Bijvoet Centrum (3): Met lama’s kanker te lijf
Zodra een bacterie of virus ons lichaam binnendringt, komt ons afweersysteem in actie. De eerste aanvalslinie wordt gevormd door antilichamen. Promovendus Remko van Vught probeert in zijn onderzoek die ‘verkenners’ in te zetten tegen borstkanker. Dit is deel 3 van een artikelenreeks over het Bijvoet Centrum.
Van Vught werkt binnen de groep Membrane Biochemistry & Biophysics. In dit project werken promovendi van Farmacie, Biologie en Scheikunde samen om borstkanker te bestrijden. Dit past binnen het Bijvoet Centrum voor Biomoleculair Onderzoek dat onderzoek doet naar de manier waarop biomoleculen in het lichaam functioneren, zoals te lezen is in deel 1 van onze serie. Eerder publiceerden we ook een verhaal over onderzoek naar de vouwingsziekte cystic fibrosis (CF) ofwel taaislijmziekte.
“In het nanobullet project proberen we antilichamen te gebruiken om medicijnen gericht naar een tumorcel te brengen. Er zijn tal van medicijnen waarmee je in een chemokuur tumorcellen kunt vernietigen, maar die medicijnen richten zich ook tegen andere cellen die ze tegenkomen. Daardoor richten ze veel schade aan in het lichaam. Het idee is nu dat je die schade kunt beperken of zelfs voorkomen door het medicijn met behulp van het antilichaam specifiek naar de tumorcellen te dirigeren. Het antilichaam is dus als het ware het transportmiddel dat het medicijn naar zijn doel brengt.”
Het Utrechtse project, waarin promovendi van Farmacie, Biologie en Scheikunde samenwerken, richt zich op het bestrijden van borstkanker, vertelt Van Vught. “Wij richten ons op één bepaald eiwit in de tumorcel. Om antilichamen te produceren die specifiek dat eiwit herkennen, gebruiken we lama’s. Die dieren produceren namelijk antilichamen met een veel eenvoudiger moleculaire structuur dan menselijke antilichamen. Ze zijn zo klein dat ze zonder veel moeite de tumor kunnen binnendringen. Om de productie van antilichamen op gang te brengen, vaccineren we lama’s met het betreffende tumoreiwit. Vervolgens halen we de verschillende antilichamen uit het bloed van de lama en screenen ze op de exemplaren die het best binden aan het eiwit van de tumorcel.

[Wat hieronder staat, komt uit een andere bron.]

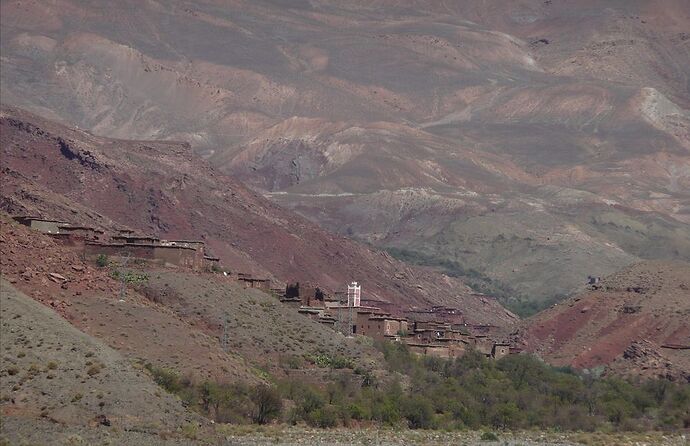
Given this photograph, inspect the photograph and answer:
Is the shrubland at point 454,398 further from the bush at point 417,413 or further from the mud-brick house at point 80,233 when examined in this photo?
the mud-brick house at point 80,233

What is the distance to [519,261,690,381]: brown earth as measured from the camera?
113000 mm

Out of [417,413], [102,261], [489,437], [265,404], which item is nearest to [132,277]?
[102,261]

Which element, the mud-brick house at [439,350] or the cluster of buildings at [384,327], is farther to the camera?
the mud-brick house at [439,350]

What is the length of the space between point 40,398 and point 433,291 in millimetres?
154670

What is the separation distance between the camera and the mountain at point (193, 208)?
157 metres

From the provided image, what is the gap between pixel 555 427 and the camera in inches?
3332

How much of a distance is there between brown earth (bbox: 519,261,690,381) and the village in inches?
157

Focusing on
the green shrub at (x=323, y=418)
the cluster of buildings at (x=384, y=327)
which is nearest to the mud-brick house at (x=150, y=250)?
the green shrub at (x=323, y=418)

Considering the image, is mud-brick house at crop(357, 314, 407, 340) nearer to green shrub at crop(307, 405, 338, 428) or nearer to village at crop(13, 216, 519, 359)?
village at crop(13, 216, 519, 359)

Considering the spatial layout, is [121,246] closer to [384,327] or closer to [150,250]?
[150,250]

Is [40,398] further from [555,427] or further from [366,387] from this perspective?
[555,427]

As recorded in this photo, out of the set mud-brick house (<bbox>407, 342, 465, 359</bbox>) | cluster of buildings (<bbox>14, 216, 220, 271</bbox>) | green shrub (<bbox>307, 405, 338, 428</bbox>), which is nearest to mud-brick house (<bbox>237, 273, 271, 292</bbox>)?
cluster of buildings (<bbox>14, 216, 220, 271</bbox>)

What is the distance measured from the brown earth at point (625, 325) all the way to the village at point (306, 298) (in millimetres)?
3997

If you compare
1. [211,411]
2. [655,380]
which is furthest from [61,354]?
[655,380]
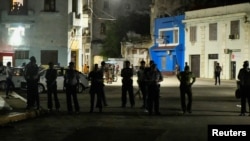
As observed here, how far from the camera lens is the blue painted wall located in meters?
65.1

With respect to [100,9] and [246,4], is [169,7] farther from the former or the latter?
[246,4]

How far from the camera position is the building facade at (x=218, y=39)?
53.6 metres

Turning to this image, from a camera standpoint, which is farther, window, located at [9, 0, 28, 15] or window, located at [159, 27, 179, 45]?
window, located at [159, 27, 179, 45]

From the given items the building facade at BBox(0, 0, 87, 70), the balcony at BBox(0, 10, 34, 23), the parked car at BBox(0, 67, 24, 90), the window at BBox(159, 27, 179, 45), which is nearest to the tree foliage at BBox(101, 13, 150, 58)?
the window at BBox(159, 27, 179, 45)

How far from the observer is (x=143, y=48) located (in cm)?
7262

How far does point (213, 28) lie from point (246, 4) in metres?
6.04

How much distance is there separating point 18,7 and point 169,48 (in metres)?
25.0

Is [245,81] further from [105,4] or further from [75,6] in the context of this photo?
[105,4]

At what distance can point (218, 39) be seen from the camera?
57500 millimetres

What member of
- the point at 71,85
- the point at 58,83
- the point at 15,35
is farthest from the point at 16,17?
the point at 71,85

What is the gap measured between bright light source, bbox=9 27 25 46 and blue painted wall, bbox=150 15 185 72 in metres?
23.6

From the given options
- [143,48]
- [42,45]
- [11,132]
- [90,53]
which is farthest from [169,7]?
[11,132]

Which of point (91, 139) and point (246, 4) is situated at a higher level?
point (246, 4)

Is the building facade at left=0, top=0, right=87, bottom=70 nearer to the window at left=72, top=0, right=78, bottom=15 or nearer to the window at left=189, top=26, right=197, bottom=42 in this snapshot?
the window at left=72, top=0, right=78, bottom=15
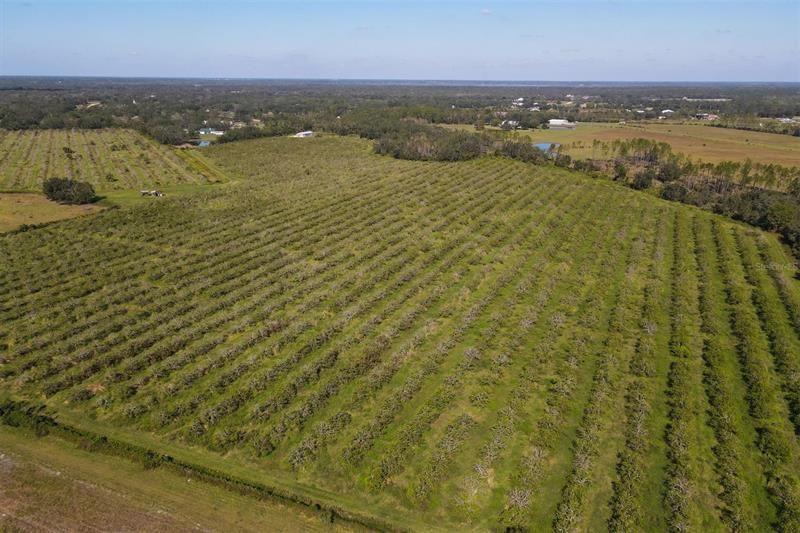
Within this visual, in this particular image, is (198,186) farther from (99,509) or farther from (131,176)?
(99,509)

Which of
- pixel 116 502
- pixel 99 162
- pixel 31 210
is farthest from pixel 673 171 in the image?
pixel 99 162

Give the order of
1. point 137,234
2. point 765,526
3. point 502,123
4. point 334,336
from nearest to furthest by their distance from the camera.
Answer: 1. point 765,526
2. point 334,336
3. point 137,234
4. point 502,123

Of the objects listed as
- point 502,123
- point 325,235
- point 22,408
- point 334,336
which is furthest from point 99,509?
point 502,123

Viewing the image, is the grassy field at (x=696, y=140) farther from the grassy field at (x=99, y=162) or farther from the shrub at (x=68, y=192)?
the shrub at (x=68, y=192)

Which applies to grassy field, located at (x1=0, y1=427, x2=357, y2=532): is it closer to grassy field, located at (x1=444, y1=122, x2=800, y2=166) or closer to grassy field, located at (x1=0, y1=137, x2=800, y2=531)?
grassy field, located at (x1=0, y1=137, x2=800, y2=531)

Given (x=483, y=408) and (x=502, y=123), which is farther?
(x=502, y=123)

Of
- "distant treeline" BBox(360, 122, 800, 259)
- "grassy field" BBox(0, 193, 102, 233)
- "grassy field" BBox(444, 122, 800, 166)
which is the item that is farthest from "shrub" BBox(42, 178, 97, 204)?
"grassy field" BBox(444, 122, 800, 166)

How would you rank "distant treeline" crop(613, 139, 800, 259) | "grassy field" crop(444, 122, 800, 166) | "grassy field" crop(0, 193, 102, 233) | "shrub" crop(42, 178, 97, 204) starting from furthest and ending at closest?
1. "grassy field" crop(444, 122, 800, 166)
2. "shrub" crop(42, 178, 97, 204)
3. "distant treeline" crop(613, 139, 800, 259)
4. "grassy field" crop(0, 193, 102, 233)
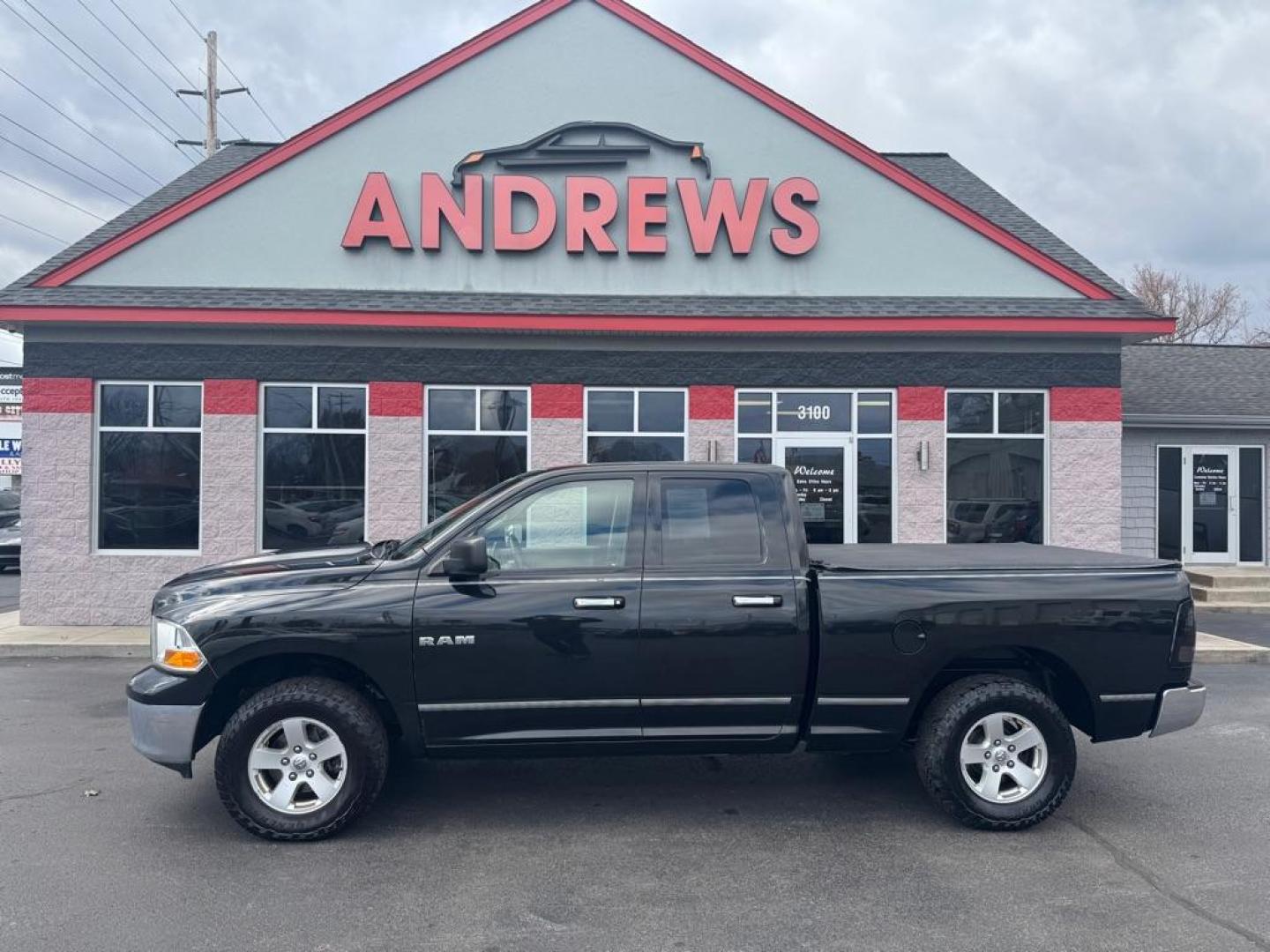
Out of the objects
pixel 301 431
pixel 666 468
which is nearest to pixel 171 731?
pixel 666 468

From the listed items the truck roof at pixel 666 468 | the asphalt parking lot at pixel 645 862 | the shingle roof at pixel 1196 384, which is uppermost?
the shingle roof at pixel 1196 384

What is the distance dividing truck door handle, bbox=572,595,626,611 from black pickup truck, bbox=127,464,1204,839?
0.7 inches

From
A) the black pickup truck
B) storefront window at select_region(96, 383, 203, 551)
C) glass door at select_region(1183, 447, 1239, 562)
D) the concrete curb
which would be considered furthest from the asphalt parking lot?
glass door at select_region(1183, 447, 1239, 562)

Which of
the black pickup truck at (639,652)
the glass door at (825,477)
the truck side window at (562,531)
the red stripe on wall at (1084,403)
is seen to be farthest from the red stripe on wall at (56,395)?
the red stripe on wall at (1084,403)

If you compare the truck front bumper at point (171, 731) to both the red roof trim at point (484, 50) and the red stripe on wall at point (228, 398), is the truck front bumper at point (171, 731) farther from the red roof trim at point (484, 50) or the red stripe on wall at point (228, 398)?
the red roof trim at point (484, 50)

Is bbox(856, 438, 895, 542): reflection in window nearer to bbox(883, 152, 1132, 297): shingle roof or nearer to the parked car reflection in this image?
bbox(883, 152, 1132, 297): shingle roof

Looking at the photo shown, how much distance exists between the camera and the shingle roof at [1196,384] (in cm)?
1408

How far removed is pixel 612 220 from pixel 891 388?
412 cm

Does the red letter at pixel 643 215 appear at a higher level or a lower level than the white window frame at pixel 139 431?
higher

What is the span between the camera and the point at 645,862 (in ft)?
14.8

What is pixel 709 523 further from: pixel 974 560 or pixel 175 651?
pixel 175 651

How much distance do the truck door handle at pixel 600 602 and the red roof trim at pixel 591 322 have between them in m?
6.59

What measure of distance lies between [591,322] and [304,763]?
7.17 metres

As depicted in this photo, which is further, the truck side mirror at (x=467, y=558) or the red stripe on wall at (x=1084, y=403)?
the red stripe on wall at (x=1084, y=403)
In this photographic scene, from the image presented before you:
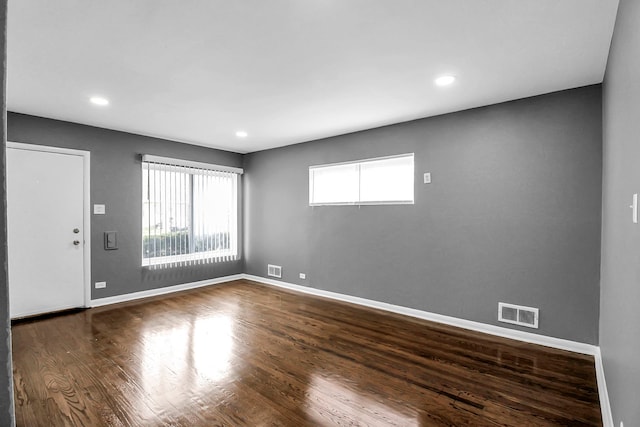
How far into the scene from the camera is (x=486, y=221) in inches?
138

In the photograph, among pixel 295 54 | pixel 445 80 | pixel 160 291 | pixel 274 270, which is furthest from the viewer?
pixel 274 270

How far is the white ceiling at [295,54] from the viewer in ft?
6.34

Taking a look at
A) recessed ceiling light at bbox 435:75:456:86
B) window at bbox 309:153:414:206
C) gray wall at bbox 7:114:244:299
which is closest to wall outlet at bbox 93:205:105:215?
gray wall at bbox 7:114:244:299

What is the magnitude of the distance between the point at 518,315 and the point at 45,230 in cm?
561

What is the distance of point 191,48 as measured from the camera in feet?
7.75

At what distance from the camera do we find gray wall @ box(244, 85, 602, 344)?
2.99 metres

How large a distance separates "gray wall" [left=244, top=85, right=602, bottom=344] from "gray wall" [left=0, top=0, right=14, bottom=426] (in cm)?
378

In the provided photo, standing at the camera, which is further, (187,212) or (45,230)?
(187,212)

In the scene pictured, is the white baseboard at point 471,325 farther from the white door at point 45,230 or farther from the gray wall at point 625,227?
the white door at point 45,230

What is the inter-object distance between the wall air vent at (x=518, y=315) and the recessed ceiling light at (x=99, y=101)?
4.72m

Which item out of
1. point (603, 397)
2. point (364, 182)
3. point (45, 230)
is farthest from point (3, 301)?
point (45, 230)

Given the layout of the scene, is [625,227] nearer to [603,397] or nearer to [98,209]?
[603,397]

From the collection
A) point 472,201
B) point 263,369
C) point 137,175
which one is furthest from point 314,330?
point 137,175

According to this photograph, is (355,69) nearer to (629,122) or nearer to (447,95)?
(447,95)
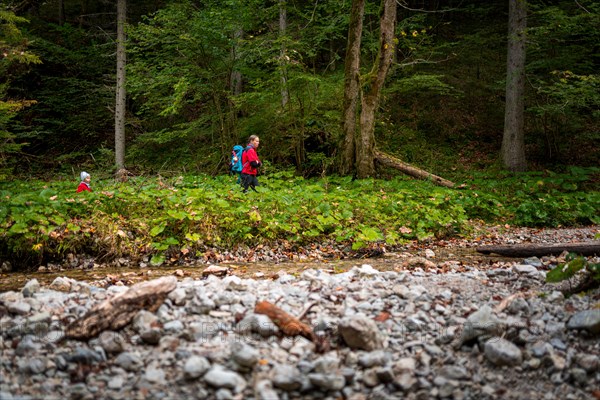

“Een ander deel van het project, en dat is specifiek mijn werk, is om te onderzoeken hoe we die antilichamen vervolgens zo effectief mogelijk kunnen koppelen aan medicijnen. Want je wilt uiteraard een combinatie maken die niet in het lichaam wordt afgebroken en die het medicijn uitsluitend bij de betreffende tumorcel aflevert. Hierbij komt de kennis en infrastructuur van het Bijvoet Centrum enorm van pas. Ik heb inmiddels een aantal van die ‘pakketjes’ gemaakt en we zijn die nu in het laboratorium aan het testen op tumorcellijnen, maar ook op andere cellijnen. Vallen ze de tumorcellen aan en laten ze andere cellen met rust? Een definitief resultaat hebben we nog niet, maar de eerste tests zien er veelbelovend uit.”